### Exercise goal
Gather every line of the records that contains the string "furthest". Case counts.

### Input for this task
━━━━━━━━━━━━━━━━━━━━

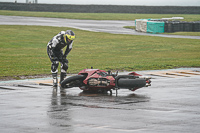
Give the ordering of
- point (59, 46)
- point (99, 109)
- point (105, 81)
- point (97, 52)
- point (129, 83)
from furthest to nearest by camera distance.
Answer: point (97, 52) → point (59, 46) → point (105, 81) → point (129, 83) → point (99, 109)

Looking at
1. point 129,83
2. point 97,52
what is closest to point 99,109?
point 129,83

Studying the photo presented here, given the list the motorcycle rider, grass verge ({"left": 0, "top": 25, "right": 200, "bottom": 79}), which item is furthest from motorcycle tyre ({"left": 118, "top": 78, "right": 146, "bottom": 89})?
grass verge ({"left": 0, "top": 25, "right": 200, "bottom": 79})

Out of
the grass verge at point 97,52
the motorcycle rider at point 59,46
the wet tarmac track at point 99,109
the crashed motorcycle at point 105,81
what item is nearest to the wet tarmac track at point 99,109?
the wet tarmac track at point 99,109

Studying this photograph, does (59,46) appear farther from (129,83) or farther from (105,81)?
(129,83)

━━━━━━━━━━━━━━━━━━━━

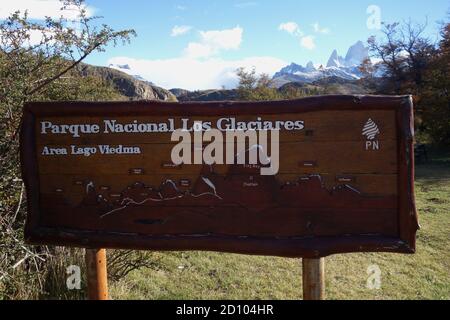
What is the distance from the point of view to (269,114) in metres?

━━━━━━━━━━━━━━━━━━━━

### Exercise answer
from furthest to nearest by camera distance.
Studying the photo presented here, given the list the motorcycle rider, grass verge ({"left": 0, "top": 25, "right": 200, "bottom": 79}), which item is furthest from motorcycle tyre ({"left": 118, "top": 78, "right": 146, "bottom": 89})?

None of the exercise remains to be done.